Other rare conditions: leprosy, brucellosis, P. acnes, fungal infection (cryptococus, aspergillus), HIV
Granulomatous uveitis exam
ciliary injection AC cell/flare; hypopyon iris nodules, rubeosis, synechiae increased/decreased IOP cataract pars planitis optic nerve hyperemia chorioretinitis periphlebitis CME
Granulomatous uveitis work-up
CBC with differential, ESR
VDRL/RPR, FTA-ABS, MHA-TP
ELISA or indirect immunofluorescence assay (IFA) for toxoplasma IgM and IgG titers
ACE, lysosyme
Other lab tests: ANA, RF, anti-CCP ELISA for Lyme IgM and IgG HIV Ab CXR or CT scan (sarcoidosis, TB) sacroiliac radiograph (anklyosing spondylitis) UA
If unclear Dx:
HLA-A29 (birdshot)
vasculitis (ANCA = Wegener’s, polyarteritis nodosa)

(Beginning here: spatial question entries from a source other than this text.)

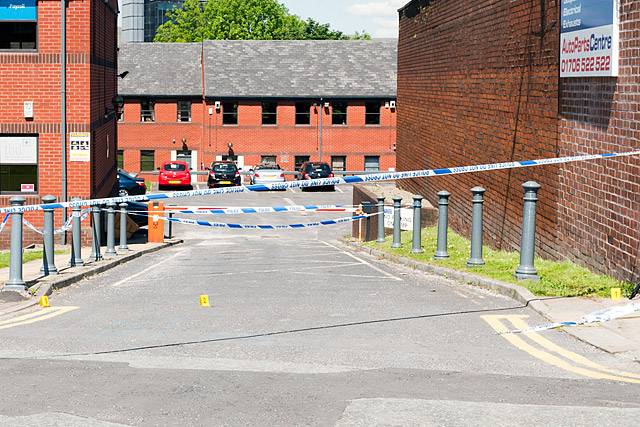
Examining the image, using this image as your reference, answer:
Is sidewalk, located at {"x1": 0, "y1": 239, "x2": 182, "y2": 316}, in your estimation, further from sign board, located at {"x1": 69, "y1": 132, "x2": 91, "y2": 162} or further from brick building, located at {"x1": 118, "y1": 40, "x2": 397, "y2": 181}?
brick building, located at {"x1": 118, "y1": 40, "x2": 397, "y2": 181}

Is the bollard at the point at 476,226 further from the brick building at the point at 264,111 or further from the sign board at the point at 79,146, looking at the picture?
the brick building at the point at 264,111

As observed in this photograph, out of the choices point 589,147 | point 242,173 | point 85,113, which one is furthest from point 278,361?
point 242,173

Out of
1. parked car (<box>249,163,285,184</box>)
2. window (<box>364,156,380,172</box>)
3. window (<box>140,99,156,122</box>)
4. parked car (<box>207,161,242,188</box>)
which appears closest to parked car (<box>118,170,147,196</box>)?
parked car (<box>207,161,242,188</box>)

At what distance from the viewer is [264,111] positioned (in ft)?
232

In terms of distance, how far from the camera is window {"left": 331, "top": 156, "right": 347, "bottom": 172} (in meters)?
71.0

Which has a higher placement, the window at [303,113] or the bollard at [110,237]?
the window at [303,113]

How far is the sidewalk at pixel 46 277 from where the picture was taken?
12.6 meters

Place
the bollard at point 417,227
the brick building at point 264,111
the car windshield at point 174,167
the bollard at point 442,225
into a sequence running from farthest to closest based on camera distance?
the brick building at point 264,111, the car windshield at point 174,167, the bollard at point 417,227, the bollard at point 442,225

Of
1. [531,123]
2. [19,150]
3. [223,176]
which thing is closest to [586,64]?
[531,123]

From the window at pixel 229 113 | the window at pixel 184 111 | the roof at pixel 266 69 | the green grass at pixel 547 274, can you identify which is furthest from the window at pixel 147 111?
the green grass at pixel 547 274

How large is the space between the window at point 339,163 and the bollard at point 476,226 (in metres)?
56.4

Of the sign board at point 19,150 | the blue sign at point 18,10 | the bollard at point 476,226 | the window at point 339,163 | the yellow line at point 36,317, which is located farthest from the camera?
the window at point 339,163

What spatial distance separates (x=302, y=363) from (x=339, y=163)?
63.0m

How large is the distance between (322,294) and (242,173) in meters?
54.6
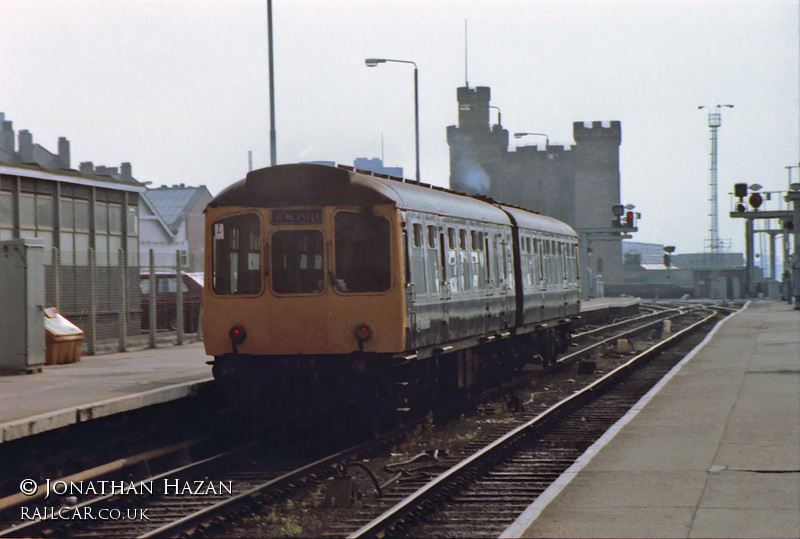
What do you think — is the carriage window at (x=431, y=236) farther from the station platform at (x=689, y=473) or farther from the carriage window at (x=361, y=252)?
the station platform at (x=689, y=473)

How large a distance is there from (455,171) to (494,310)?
82.1 meters

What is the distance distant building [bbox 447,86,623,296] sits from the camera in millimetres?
98812

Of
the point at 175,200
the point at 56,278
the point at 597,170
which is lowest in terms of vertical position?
the point at 56,278

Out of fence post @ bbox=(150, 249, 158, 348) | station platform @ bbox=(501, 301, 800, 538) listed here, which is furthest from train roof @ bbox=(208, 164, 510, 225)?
fence post @ bbox=(150, 249, 158, 348)

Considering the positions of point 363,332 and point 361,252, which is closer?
point 363,332

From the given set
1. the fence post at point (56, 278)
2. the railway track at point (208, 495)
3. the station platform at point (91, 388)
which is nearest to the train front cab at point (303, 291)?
the station platform at point (91, 388)

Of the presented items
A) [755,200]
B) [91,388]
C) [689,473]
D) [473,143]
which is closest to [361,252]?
[91,388]

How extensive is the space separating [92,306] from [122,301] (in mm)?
1031

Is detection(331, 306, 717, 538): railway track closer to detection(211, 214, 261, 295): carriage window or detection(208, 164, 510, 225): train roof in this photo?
detection(208, 164, 510, 225): train roof

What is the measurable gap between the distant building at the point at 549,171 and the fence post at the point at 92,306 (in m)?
79.0

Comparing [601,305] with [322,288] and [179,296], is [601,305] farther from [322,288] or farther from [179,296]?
[322,288]

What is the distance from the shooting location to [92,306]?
18547 millimetres

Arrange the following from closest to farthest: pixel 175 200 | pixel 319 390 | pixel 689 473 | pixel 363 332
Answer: pixel 689 473 < pixel 363 332 < pixel 319 390 < pixel 175 200

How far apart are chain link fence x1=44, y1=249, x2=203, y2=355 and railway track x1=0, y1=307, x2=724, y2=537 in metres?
7.09
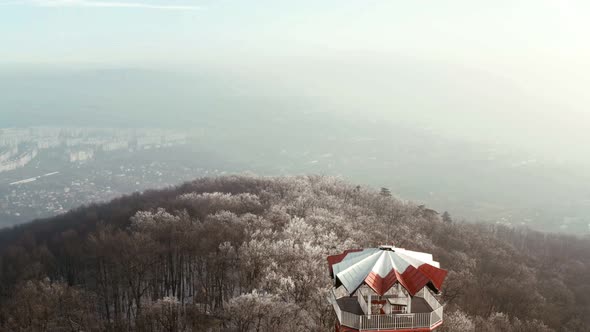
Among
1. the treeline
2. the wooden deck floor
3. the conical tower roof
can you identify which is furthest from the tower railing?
the treeline

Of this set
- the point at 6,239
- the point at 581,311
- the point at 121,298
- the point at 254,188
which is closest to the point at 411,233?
the point at 581,311

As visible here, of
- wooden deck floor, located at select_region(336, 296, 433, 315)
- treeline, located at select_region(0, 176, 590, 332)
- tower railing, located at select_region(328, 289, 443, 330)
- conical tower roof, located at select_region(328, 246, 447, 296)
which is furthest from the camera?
treeline, located at select_region(0, 176, 590, 332)

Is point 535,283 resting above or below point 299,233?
below

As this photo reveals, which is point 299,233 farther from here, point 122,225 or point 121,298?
point 122,225

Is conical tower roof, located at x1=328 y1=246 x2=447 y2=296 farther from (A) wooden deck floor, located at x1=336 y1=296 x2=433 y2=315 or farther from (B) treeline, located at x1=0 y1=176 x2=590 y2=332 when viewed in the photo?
(B) treeline, located at x1=0 y1=176 x2=590 y2=332

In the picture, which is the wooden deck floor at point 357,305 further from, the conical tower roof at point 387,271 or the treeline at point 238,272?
the treeline at point 238,272

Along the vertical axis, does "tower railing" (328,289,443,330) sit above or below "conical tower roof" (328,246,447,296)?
below
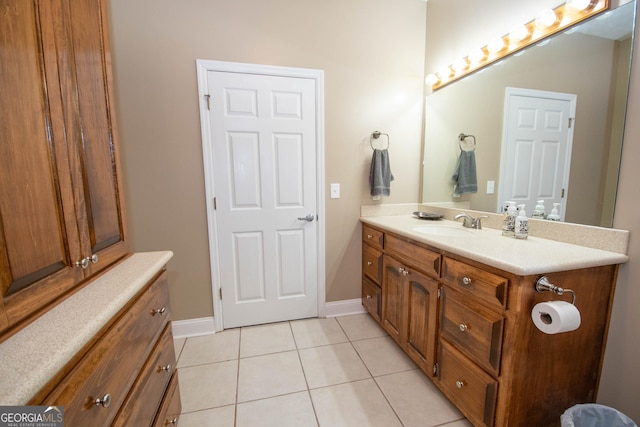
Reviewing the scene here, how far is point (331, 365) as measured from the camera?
5.74 feet

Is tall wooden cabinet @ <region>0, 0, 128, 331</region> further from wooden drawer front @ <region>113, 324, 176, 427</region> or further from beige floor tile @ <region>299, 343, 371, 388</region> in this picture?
beige floor tile @ <region>299, 343, 371, 388</region>

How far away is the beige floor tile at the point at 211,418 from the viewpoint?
1.34m

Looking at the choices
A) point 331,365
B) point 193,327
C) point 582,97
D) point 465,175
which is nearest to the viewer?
point 582,97

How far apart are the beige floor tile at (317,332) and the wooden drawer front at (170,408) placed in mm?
865

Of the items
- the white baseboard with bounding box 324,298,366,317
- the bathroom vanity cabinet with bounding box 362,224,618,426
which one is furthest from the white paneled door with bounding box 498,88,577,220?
the white baseboard with bounding box 324,298,366,317

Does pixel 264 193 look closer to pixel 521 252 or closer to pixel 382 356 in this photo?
pixel 382 356

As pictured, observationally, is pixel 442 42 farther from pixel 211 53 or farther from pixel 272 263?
pixel 272 263

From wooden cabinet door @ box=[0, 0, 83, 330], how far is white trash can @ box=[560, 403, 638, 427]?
1799mm

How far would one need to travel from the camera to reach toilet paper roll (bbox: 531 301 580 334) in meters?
0.89

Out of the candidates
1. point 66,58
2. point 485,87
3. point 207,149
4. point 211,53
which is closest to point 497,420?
point 485,87

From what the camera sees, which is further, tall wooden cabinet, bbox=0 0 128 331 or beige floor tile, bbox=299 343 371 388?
beige floor tile, bbox=299 343 371 388

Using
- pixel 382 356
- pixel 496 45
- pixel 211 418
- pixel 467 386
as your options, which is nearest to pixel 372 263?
pixel 382 356

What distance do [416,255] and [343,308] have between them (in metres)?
1.10

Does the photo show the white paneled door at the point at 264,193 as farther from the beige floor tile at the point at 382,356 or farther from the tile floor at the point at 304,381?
the beige floor tile at the point at 382,356
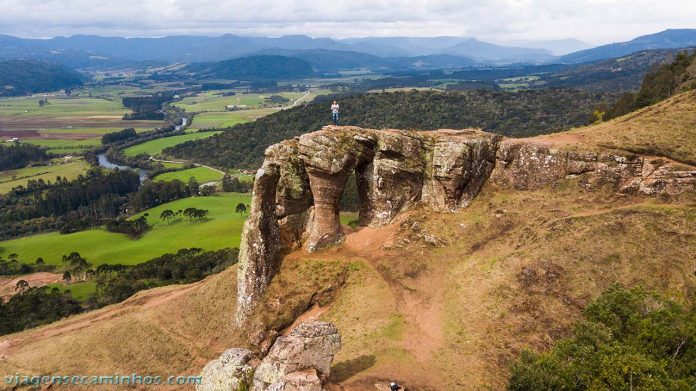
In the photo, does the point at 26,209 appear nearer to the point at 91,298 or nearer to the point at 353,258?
the point at 91,298

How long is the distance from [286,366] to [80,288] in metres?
76.5

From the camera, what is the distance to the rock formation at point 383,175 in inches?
1516

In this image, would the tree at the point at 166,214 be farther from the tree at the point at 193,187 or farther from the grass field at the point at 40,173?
the grass field at the point at 40,173

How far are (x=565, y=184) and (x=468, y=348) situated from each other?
63.8 feet

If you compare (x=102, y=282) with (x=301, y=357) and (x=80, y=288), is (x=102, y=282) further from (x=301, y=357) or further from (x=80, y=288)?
(x=301, y=357)

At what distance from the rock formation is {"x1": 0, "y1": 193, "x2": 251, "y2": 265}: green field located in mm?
60378

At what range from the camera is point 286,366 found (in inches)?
877

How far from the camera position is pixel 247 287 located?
3794 centimetres

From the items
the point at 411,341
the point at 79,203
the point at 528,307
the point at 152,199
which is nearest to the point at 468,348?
the point at 411,341

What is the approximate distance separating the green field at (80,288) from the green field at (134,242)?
10247 mm

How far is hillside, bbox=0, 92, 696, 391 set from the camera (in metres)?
28.8

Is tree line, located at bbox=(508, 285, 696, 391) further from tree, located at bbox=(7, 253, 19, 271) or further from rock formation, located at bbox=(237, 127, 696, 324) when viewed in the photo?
tree, located at bbox=(7, 253, 19, 271)

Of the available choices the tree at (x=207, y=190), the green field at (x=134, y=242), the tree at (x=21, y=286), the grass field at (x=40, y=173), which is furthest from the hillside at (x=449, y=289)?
the grass field at (x=40, y=173)

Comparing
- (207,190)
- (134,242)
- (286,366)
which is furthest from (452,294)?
(207,190)
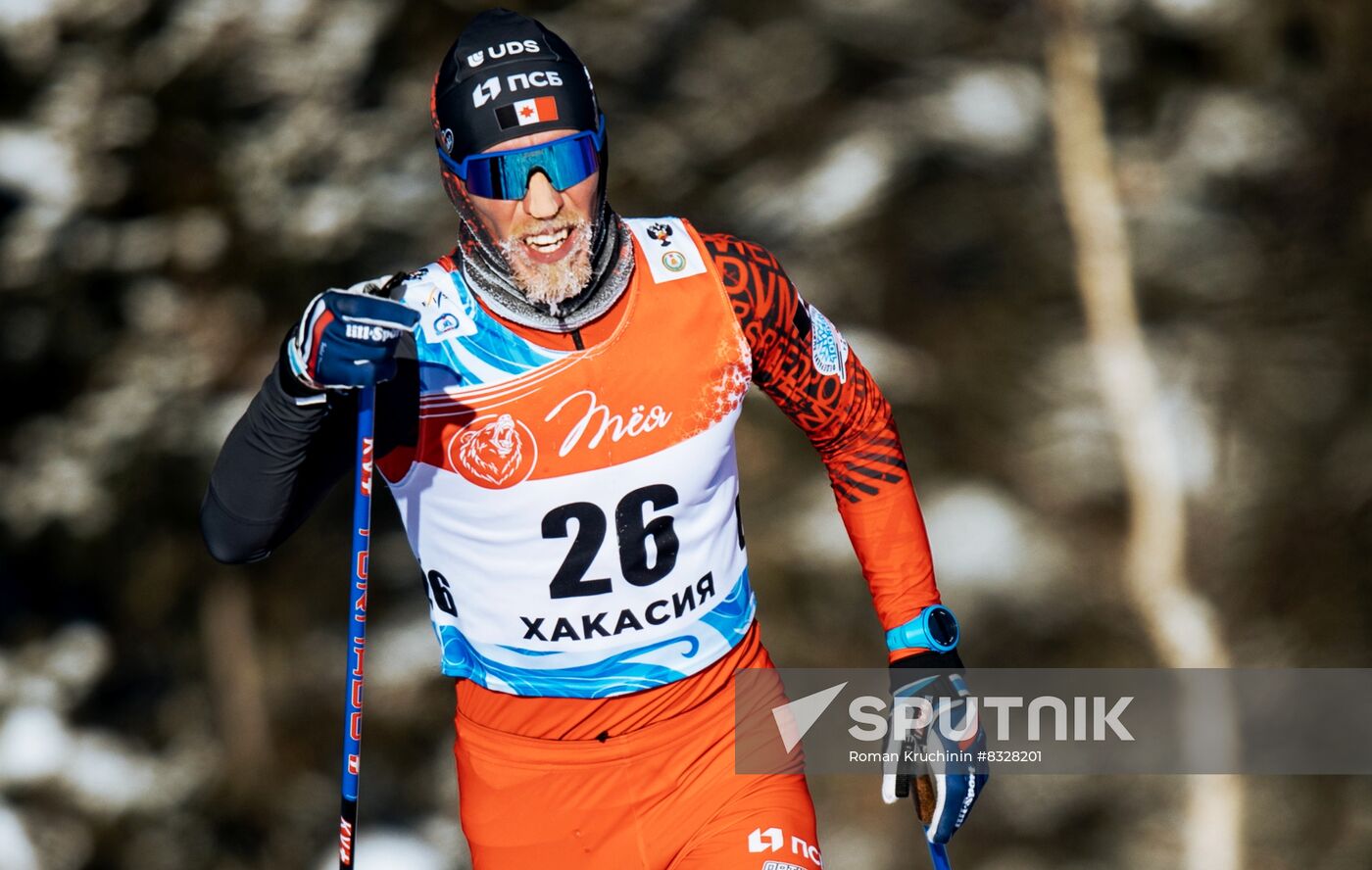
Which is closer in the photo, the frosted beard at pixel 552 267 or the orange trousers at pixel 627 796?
the frosted beard at pixel 552 267

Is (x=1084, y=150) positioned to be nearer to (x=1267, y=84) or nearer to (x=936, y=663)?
Answer: (x=1267, y=84)

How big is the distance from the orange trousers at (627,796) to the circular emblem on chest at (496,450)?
57cm

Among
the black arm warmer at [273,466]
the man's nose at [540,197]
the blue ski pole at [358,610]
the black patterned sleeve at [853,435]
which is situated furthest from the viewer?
the black patterned sleeve at [853,435]

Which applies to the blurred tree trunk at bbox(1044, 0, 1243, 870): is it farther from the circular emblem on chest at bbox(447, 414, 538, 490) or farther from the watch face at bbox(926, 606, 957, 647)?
the circular emblem on chest at bbox(447, 414, 538, 490)

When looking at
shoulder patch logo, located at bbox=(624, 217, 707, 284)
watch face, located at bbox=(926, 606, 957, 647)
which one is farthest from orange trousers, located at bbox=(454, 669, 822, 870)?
shoulder patch logo, located at bbox=(624, 217, 707, 284)

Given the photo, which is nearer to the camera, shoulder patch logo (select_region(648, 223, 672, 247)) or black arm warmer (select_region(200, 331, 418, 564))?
black arm warmer (select_region(200, 331, 418, 564))

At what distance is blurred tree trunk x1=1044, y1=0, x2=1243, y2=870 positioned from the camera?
5.72 m

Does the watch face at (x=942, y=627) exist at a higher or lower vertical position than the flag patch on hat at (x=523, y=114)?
lower

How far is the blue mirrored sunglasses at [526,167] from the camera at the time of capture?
265 centimetres

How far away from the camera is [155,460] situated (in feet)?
19.4

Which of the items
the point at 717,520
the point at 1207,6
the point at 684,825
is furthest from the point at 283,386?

Raji cell and C1q binding assays for circulating immune complexes (SLE, systemic vasculitis)
complement C3, C4, total complement (SLE, cryoglobulinemia, glomerulonephritis), soluble IL-2 receptor
Toxoplasmosis chorioretinitis Rx
Anterior inflammation: topical steroids and cycloplegia
Systemic steroids for posterior pole lesions or those with intense
Immunocompetent individuals: small peripheral lesions may be observed since they often heal spotaneously
Rx with antibiotics 4-6 wks to kill tachyzoites (no effect on cysts) in the following conditions:
>decreased VA
>moderate-severe vitreous inflammation
>lesions that threaten macula, papillomacular bundle, ON
most pts respond well to: TMP-SUF
aggressive lesions or posterior pole lesions: triple therapy (pyrimethamine, folinic acid and one of the following… sulfadiaizine, clindamycin, clarithromycin, azithromycin, atovaquone)
If immunocompromised and high-risk, then may need to do prophylactic Rx.